First, the mixed fraction is expressed as a sum of the whole number and the fraction

 

\(=~\left ( \frac{1}{2}+4 \right )\times~12\)

 

\(=~\left ( \frac{1}{2}\times~12 \right )+(4\times~12)\)    [Apply distributive property]

 

\(=~(6)+(48)\)                       [Multiply]

 

\(=~54\)                                    [Add]

 

Hence, we need a total of 54 pieces of cake for 12 groups of children.

 

 

Example 4: Three and a quarter portions of a plate of rice is required to feed a large family. If three large families are staying in one house, how many portions of rice plates are required?

 

Solution:

To find the total portions of the plates of rice, we need to multiply three by three and a quarter.

 

\(3\times~3\frac{1}{2}\)

 

The mixed fractions are expressed as a sum of the whole number and the fraction,

 

\(3\times~\left ( 3+\frac{1}{2} \right )\)

 

\(\left ( 3\times~3+\frac{1}{2}\times~3 \right )\)      [Apply distributive property]

 

\( \left ( 9+\frac{3}{2} \right )\)                     [Multiply]

 

\( =~\frac{18+3}{2}\)                     [Add]

 

\( =~\frac{21}{2}\)                        [Simplify]

 

So, we need a total of \( \frac{21}{2}\) plates of rice to satisfy the entire family staying in the house. 

Frequently Asked Questions

We can multiply a whole number and a mixed number by expressing the mixed number as the sum of the whole number and fraction  part.

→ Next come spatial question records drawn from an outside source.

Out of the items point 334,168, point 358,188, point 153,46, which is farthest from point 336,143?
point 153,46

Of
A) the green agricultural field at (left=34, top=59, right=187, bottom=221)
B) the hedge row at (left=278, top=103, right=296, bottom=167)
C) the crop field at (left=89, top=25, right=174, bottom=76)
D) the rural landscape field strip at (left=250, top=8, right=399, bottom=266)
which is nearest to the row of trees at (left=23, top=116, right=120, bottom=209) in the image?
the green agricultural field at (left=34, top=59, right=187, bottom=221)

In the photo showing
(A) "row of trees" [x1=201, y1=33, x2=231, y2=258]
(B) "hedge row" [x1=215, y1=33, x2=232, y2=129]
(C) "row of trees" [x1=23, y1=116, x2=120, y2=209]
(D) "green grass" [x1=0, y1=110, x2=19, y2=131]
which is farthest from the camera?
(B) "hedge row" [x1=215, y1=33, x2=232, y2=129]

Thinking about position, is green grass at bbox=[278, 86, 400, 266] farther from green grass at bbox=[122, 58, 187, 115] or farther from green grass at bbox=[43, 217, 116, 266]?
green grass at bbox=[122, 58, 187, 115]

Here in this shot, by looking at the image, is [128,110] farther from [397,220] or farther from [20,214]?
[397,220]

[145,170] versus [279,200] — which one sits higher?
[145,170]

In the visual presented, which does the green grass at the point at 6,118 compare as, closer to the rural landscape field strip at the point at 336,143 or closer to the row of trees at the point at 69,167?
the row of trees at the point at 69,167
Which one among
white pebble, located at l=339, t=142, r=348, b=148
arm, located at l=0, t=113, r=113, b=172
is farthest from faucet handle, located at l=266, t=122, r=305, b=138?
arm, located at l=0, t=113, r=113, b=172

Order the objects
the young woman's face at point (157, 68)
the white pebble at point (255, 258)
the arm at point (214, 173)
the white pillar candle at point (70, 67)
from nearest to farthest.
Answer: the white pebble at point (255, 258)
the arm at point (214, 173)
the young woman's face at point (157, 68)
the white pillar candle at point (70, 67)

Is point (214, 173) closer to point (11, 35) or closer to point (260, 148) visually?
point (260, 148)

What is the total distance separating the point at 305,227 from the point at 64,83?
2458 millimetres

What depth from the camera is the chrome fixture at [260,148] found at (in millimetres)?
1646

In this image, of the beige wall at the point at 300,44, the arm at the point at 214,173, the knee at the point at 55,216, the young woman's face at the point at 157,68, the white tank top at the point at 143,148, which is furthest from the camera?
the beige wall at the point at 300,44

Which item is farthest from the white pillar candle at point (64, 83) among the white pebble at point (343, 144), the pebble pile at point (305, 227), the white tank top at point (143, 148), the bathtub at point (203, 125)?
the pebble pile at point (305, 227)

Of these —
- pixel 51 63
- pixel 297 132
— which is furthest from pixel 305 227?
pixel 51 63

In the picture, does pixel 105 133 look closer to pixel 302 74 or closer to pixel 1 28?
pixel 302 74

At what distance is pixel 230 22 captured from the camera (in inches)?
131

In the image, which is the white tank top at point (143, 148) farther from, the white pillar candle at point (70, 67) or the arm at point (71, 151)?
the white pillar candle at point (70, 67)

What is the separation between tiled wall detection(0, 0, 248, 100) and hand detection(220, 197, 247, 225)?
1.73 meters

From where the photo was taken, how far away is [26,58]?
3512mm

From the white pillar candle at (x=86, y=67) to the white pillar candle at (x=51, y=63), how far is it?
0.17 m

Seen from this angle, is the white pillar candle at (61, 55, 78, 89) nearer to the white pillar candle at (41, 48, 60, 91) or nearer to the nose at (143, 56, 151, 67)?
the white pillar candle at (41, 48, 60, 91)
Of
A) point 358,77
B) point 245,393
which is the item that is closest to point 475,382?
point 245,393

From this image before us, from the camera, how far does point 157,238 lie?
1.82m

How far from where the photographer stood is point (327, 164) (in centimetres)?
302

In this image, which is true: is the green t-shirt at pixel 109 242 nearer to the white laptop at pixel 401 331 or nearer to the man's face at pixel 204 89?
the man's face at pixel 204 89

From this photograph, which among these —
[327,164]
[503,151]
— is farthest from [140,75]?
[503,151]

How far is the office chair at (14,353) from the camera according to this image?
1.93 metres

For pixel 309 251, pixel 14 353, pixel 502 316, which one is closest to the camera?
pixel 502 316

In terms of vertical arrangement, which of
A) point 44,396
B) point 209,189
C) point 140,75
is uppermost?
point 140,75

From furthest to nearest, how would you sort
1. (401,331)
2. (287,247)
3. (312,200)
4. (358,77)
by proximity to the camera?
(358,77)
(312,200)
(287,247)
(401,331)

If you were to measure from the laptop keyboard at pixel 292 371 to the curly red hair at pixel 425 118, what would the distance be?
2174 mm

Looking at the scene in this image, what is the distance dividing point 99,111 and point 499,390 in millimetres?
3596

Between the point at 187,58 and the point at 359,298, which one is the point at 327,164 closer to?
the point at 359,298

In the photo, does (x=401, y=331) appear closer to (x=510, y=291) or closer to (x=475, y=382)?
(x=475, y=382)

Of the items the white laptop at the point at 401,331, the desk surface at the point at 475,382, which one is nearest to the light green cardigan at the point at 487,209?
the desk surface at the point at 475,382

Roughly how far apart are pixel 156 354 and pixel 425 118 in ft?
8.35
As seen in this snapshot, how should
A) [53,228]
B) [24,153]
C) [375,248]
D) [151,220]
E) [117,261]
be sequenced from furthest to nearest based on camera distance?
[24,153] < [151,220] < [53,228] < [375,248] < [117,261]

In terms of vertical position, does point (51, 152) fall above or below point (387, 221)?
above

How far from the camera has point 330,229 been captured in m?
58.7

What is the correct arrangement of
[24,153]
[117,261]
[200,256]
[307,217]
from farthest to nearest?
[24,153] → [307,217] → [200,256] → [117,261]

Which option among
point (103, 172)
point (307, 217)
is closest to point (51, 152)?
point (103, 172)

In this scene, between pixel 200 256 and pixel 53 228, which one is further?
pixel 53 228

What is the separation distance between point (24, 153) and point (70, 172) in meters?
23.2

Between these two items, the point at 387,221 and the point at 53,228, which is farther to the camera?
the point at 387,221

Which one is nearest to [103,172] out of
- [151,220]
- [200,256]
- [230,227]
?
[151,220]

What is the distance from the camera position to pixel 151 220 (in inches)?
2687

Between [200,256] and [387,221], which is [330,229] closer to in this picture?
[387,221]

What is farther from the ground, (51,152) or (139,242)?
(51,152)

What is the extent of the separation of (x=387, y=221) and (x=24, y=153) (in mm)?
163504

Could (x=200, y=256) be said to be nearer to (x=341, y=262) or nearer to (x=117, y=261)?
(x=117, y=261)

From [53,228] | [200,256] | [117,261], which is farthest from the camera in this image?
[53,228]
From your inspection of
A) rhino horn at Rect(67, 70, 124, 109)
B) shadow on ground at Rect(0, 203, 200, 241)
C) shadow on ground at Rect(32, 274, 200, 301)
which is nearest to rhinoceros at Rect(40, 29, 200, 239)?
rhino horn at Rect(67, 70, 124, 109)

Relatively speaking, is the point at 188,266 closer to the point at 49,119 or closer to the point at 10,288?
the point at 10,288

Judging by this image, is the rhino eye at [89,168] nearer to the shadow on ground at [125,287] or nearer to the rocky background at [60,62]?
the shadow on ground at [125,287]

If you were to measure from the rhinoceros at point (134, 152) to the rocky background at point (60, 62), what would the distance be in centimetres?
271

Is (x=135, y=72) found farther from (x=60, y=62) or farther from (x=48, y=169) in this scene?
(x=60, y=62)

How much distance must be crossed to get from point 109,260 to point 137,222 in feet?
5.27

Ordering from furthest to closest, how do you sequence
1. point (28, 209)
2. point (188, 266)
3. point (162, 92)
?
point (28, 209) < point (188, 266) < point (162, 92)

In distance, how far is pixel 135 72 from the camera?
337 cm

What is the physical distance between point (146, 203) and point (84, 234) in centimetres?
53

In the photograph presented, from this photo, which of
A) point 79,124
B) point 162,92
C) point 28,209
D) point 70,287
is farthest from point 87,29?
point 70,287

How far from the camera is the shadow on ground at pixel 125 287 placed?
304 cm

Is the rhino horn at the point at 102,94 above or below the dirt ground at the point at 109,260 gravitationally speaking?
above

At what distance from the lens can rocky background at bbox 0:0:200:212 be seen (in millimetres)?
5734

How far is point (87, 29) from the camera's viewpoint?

Then we apply the distributive property by multiplying the whole number with the addends of the mixed number and add these products to get the final product.

The two ways to multiply a mixed number with a whole number are:

 

  1. Using the distributive property
  2. Expressing the mixed number as an improper fraction

Two mixed numbers can be multiplied by expressing the mixed fractions as improper fractions and then multiplying the corresponding numerators and denominators.